それはやっぱり、空気を読まず、言ってはいけないことを口にしてしまうからなのだ。こう言っては少し寂しいが、仕事仲間なら仕事仲間らしく、支障にならない程度の雑談さえスムーズにできれば事足りる。それができなくて結局ひとりで仕事せざるを得ないのだけど、不用意に周りの人を傷つけるよりはいいか…………といまは折り合いをつけている。

でも、やっぱり、組織やチームで働くことに憧れる自分もいるのだ。楽しいこともつらいことも面倒なことも共有し、最終的なゴールを複数人で目指しながら仕事をする。美しい。うらやましい。

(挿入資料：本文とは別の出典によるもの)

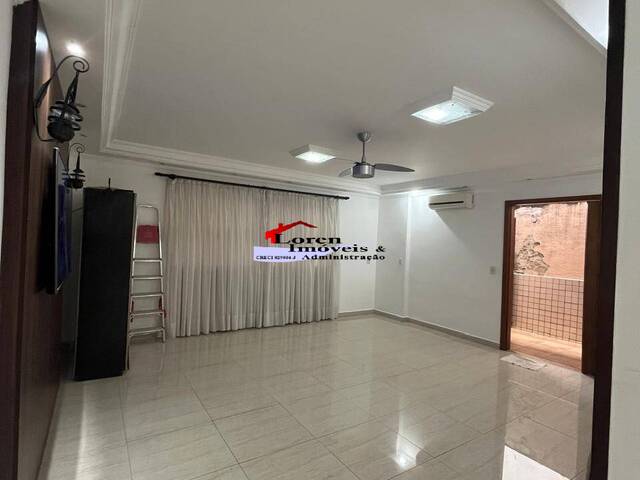 #6823c - Casa para Venda em São Vicente - SP - 2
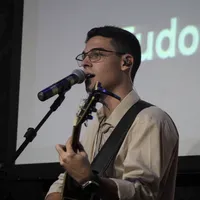 original sound - kawanwanderleyoficial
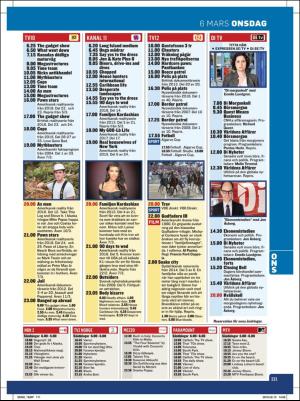tv14-20190223_000_00_00_111.pdf
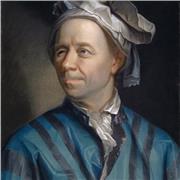 Cours de Maths Structurés par Élève Ingénieur en Prépa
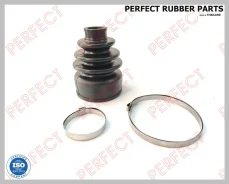 ������� ������� 18,5�53/58�93 Perfect (��������� 1 ��) Perfect NS-54-K13IZ NS54K13IZ ����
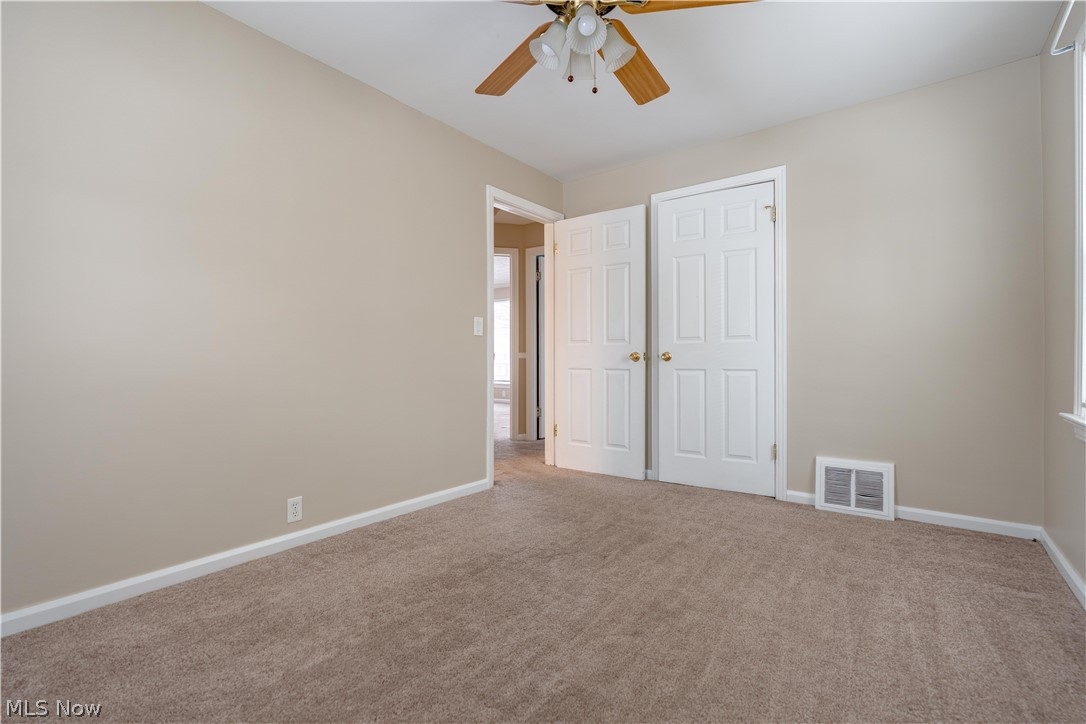 Edmeyer Park - Residential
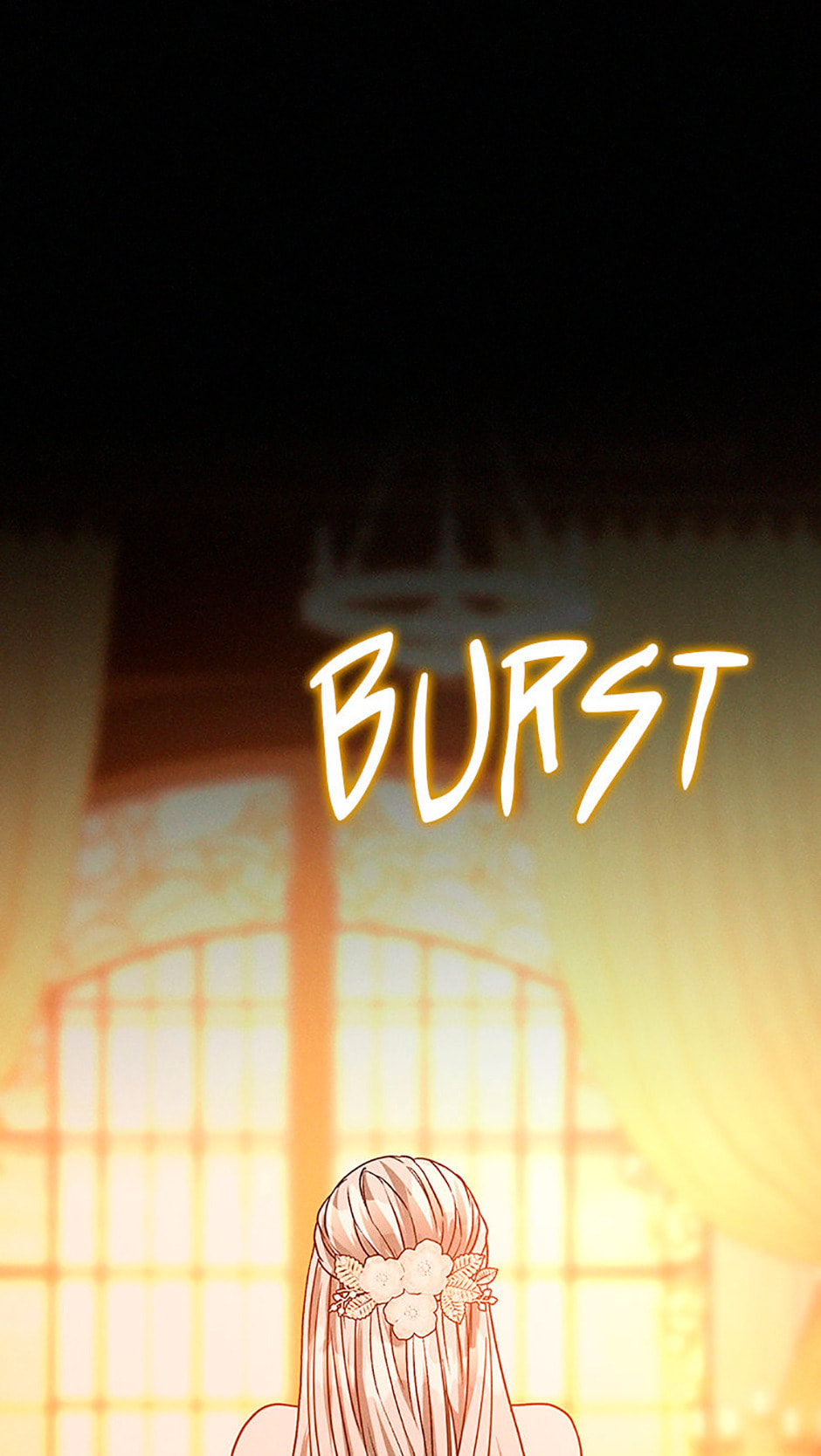 Read Stained Scarlet chapter 34 image 152 on Lezhin
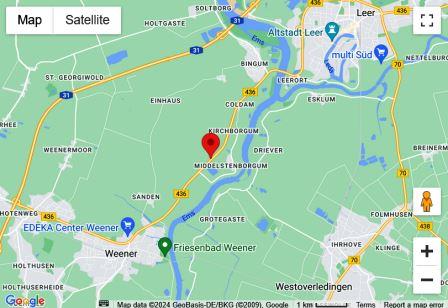 Screenshot 2024-01-16 at 18-10-13 The Coordinate Translator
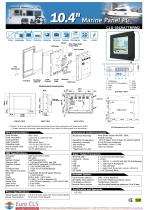 CLS-1042IA7TMRM2 - 1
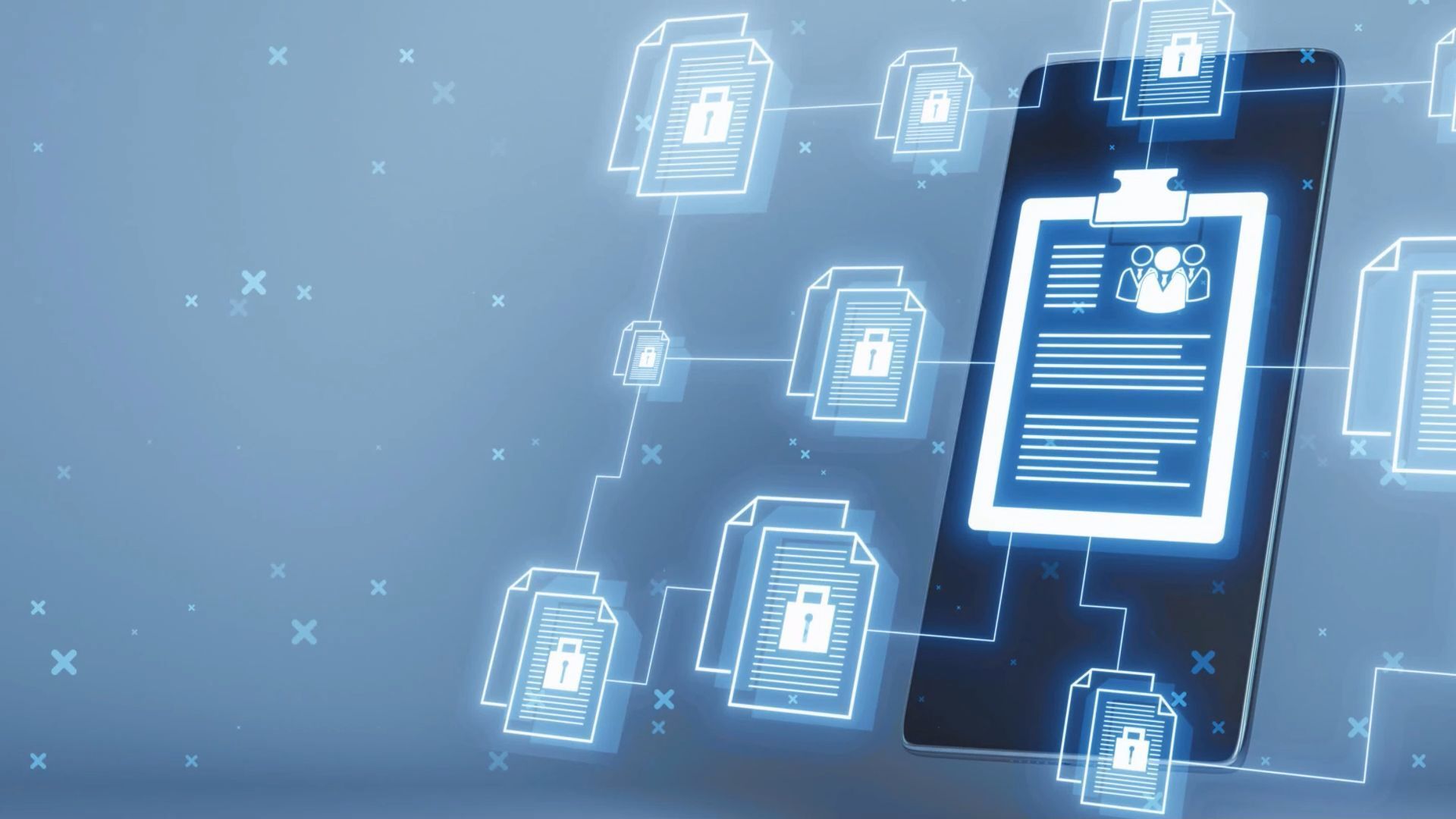 EUID-Wallet und digitaler Personalausweis 2027: So wird er funktionieren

もちろん私だって、最初から最後まで仕事が自己完結しているわけではない。編集さんだっているしカメラマンさんだっているし、取材を1件こなすのでさえ多くの人の手を借りている。

でも、チーム感は薄い。基本的には自宅内でチャットを通してのコミュニケーションだし、長期的ではなく短期的だ。もっと私が、アメリカンなジョークのひとつでも言えて、人と適度な距離を保ち、雑談もスマートにこなせるような人間であれば…………

何度願っても叶わないような願いを、私は繰り返し反芻している。無理だとわかっている願望ほど、頭にのぼる回数は多いものだ。思い入れのある宝物ほど、何度も引き出しにしまっては取り出して眺める感覚に似ている。私にとって、叶わない願いほど、宝物のような尊さを感じる。